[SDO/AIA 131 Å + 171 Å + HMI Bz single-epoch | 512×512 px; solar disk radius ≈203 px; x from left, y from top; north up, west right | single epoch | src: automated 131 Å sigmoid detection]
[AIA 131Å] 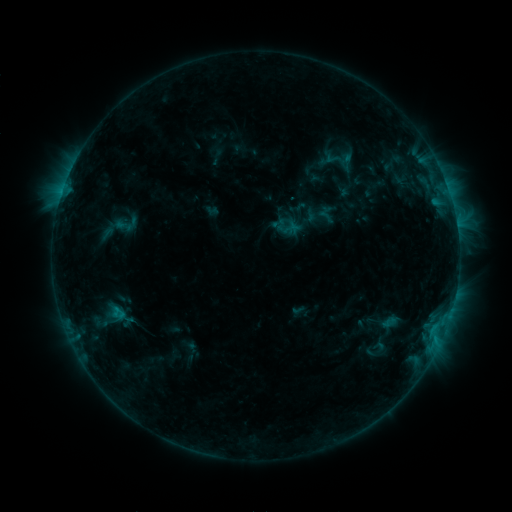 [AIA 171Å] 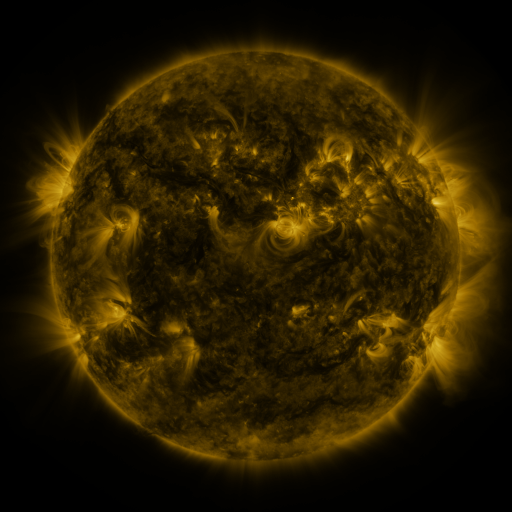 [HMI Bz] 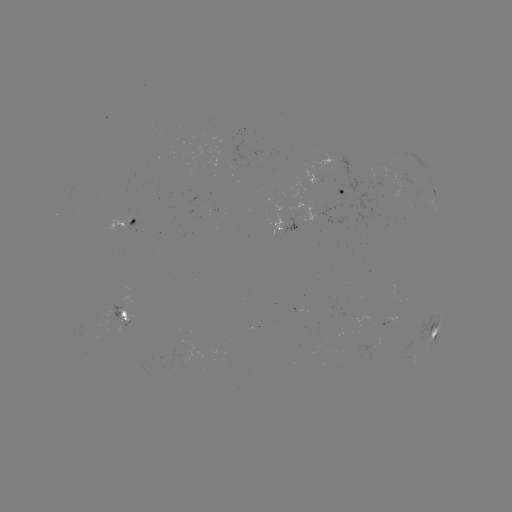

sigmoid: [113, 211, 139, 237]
───
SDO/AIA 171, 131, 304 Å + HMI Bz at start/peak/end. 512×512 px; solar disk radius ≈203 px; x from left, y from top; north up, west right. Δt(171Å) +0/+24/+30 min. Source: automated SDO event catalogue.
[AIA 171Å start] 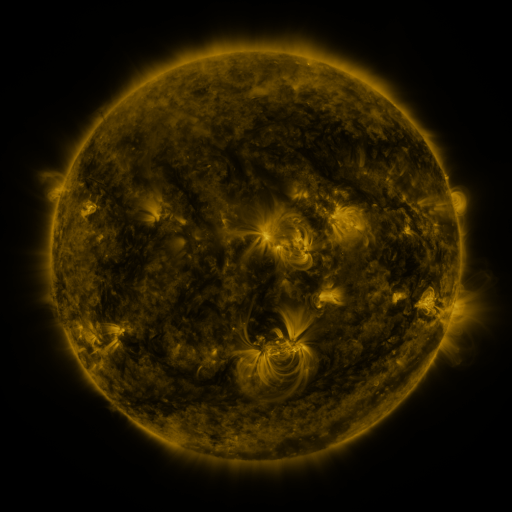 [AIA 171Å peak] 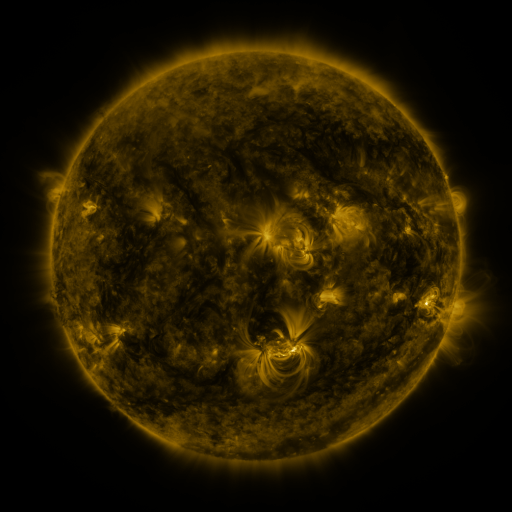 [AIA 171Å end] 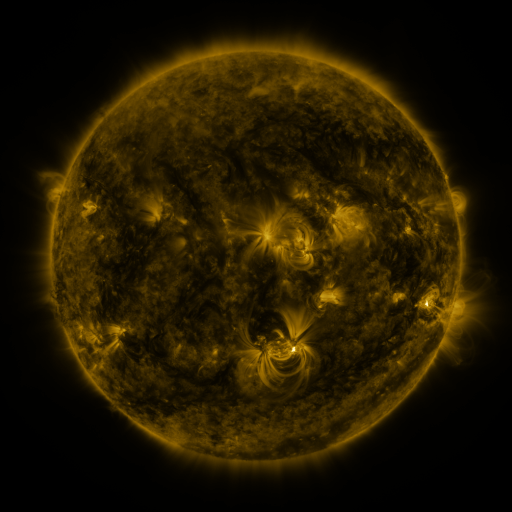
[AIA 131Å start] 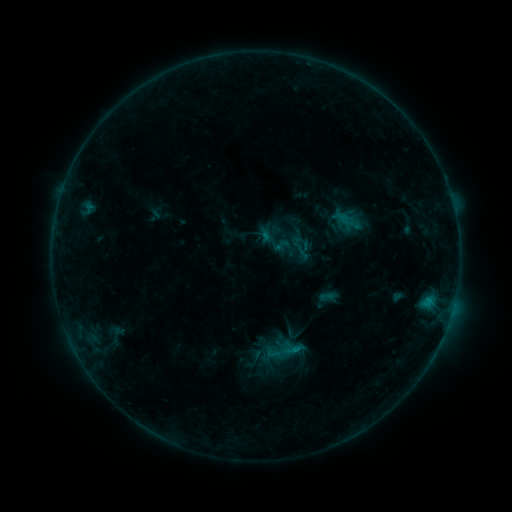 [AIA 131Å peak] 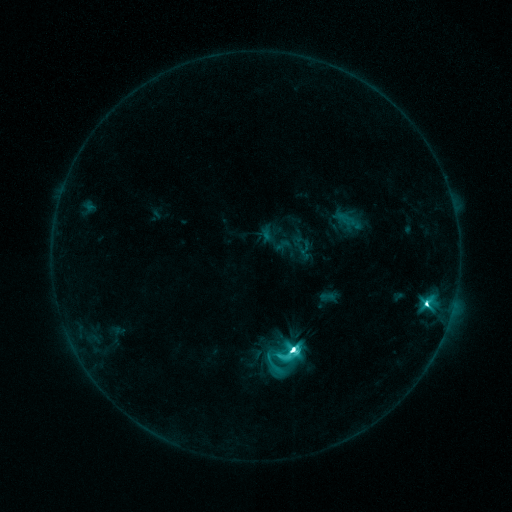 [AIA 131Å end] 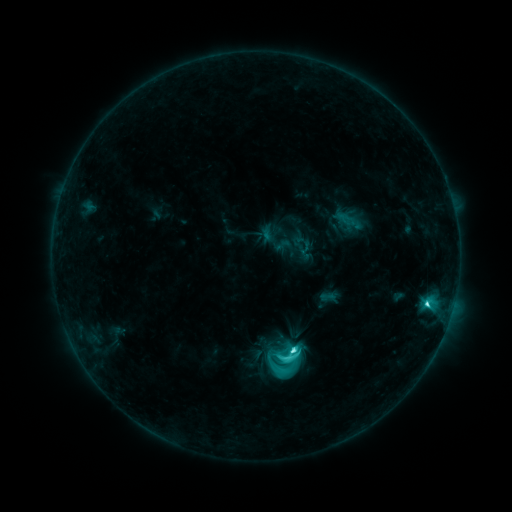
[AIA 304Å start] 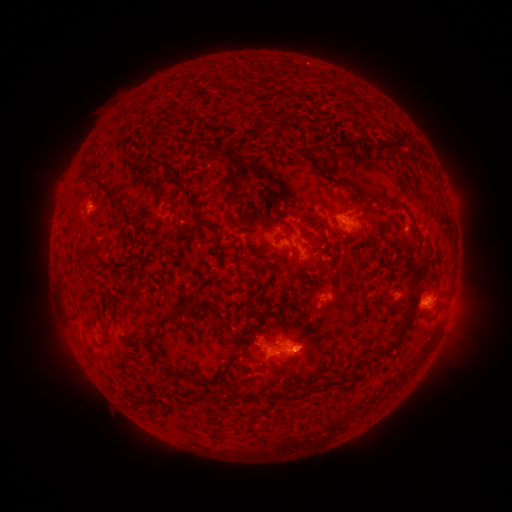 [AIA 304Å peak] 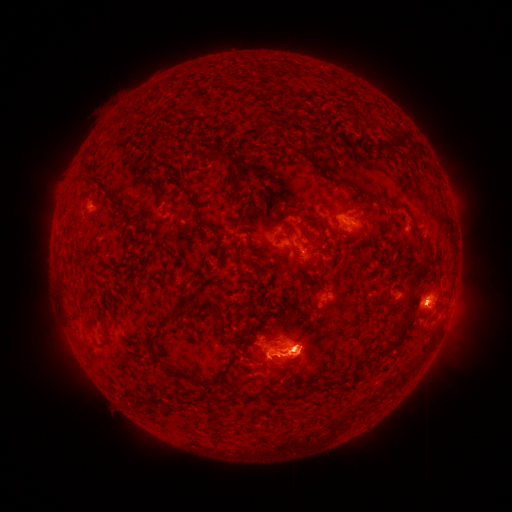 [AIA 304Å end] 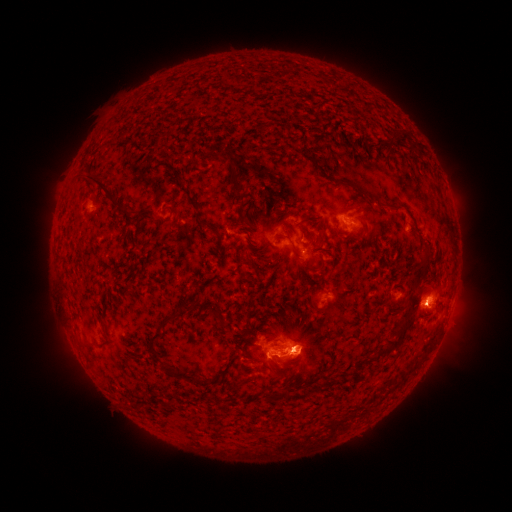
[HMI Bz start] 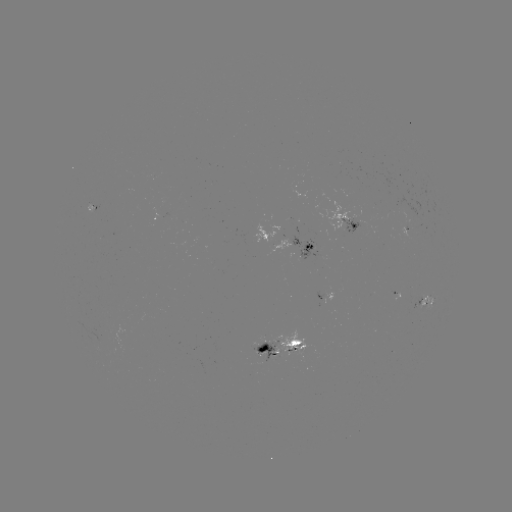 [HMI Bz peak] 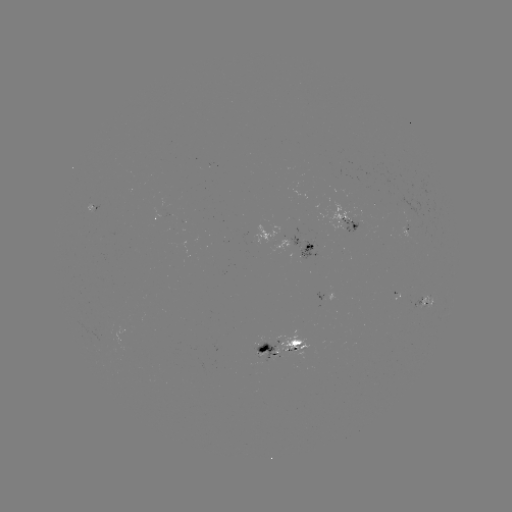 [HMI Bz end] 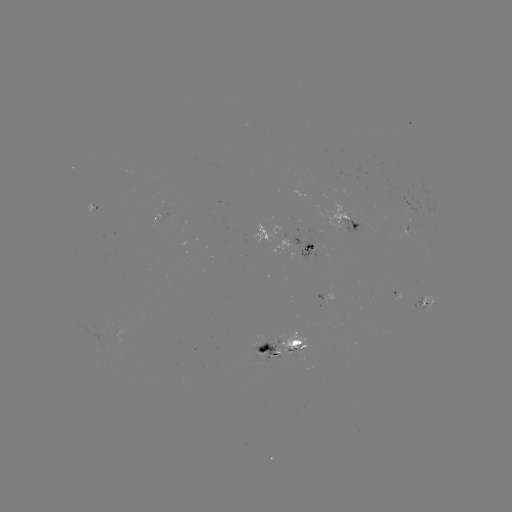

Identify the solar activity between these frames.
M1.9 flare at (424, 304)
───
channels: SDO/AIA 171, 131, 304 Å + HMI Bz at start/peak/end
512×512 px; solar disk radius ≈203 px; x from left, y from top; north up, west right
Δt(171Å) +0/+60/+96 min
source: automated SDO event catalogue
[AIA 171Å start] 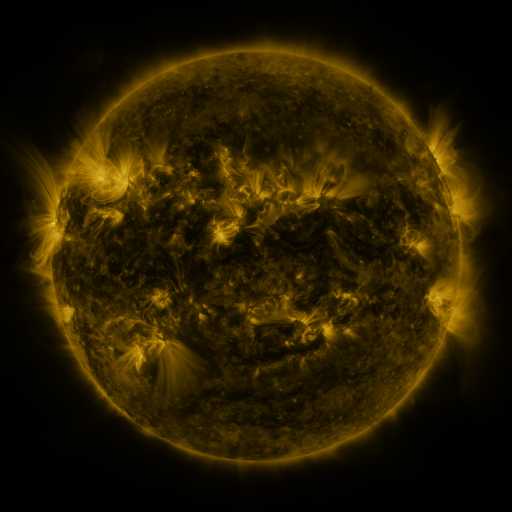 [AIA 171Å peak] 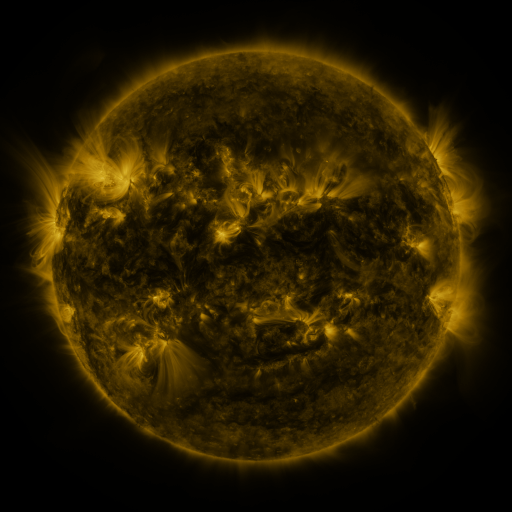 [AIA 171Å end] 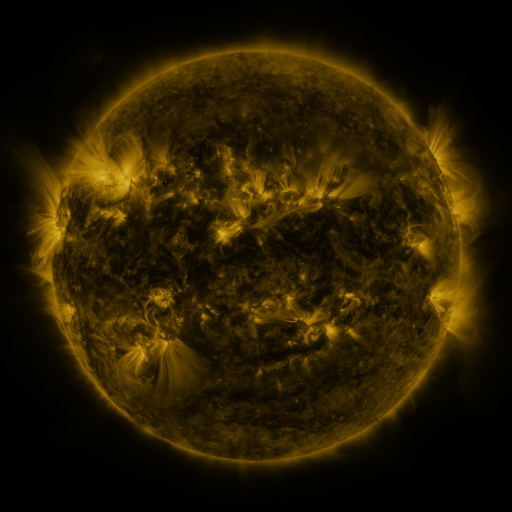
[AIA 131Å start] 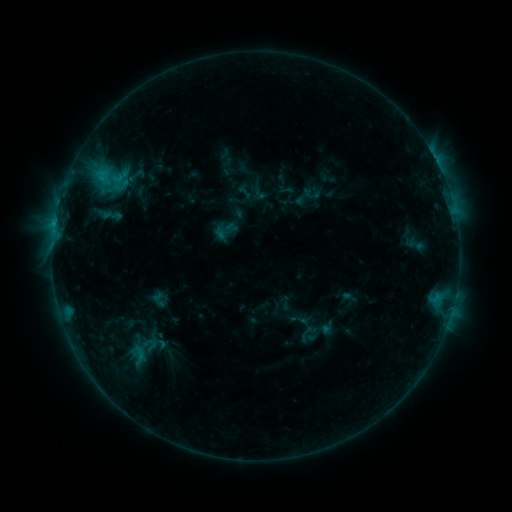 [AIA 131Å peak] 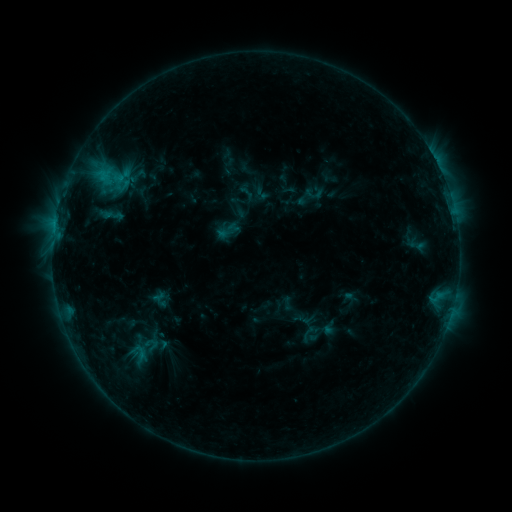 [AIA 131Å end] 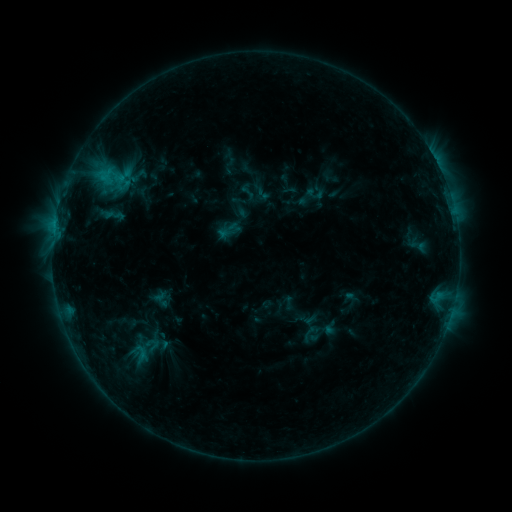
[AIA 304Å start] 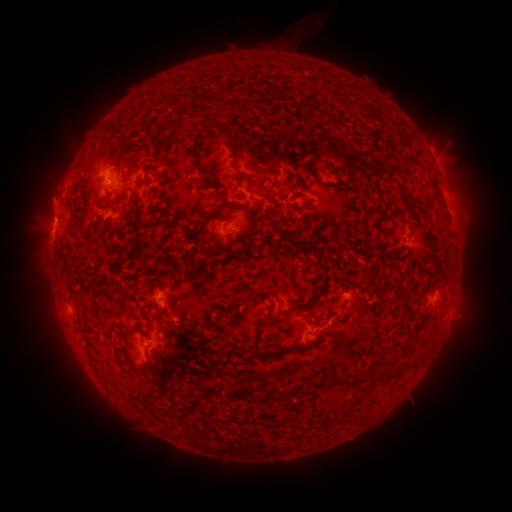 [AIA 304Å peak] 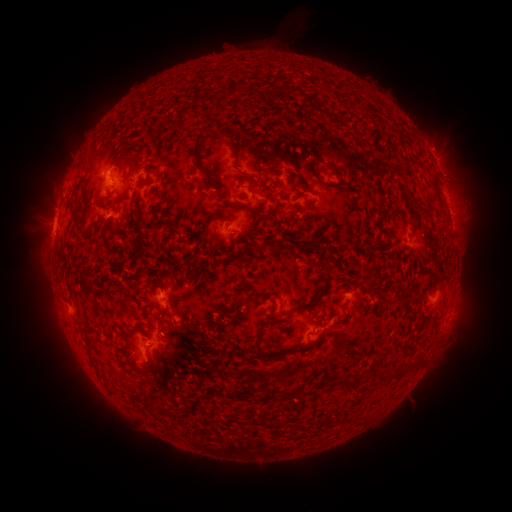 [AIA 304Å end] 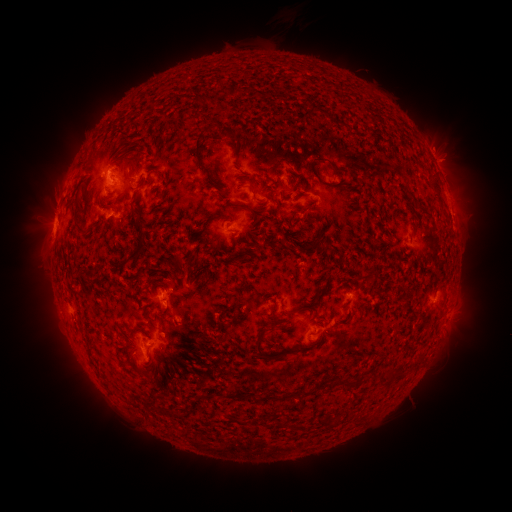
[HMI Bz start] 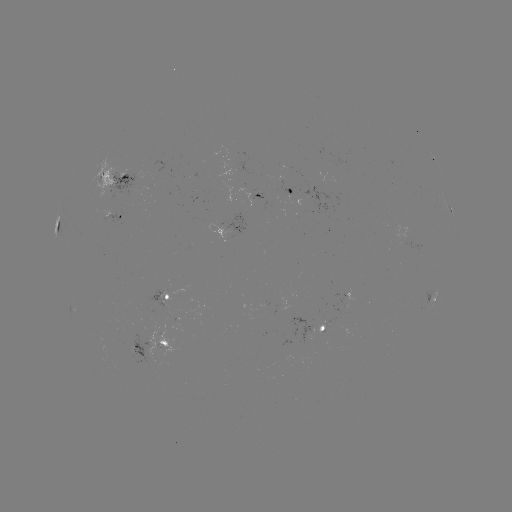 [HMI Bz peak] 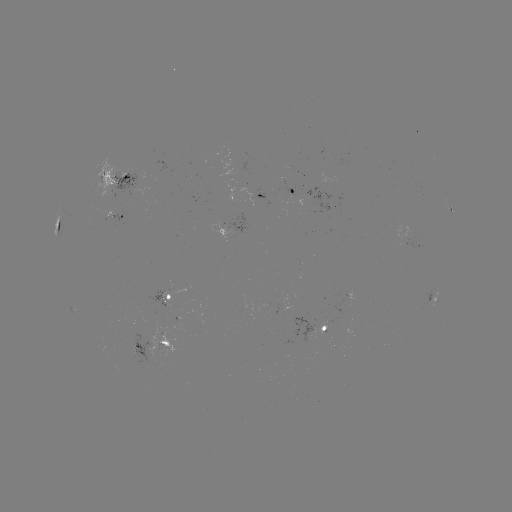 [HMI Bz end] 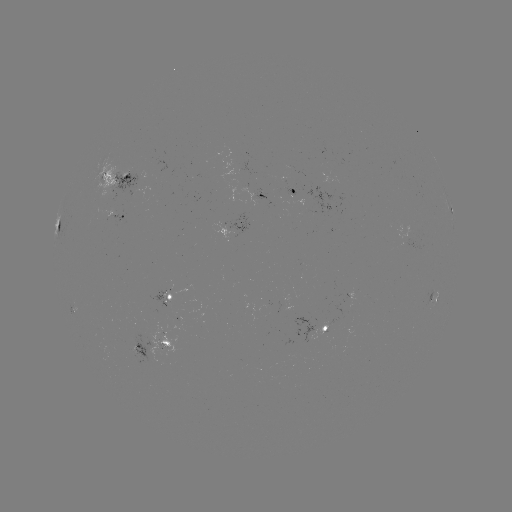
───
* What to work on:
Extract each line of the records above that contains the word "catalogue", and copy those lines out in full.

* Result for this task:
SDO/AIA 171, 131, 304 Å + HMI Bz at start/peak/end. 512×512 px; solar disk radius ≈203 px; x from left, y from top; north up, west right. Δt(171Å) +0/+24/+30 min. Source: automated SDO event catalogue.
source: automated SDO event catalogue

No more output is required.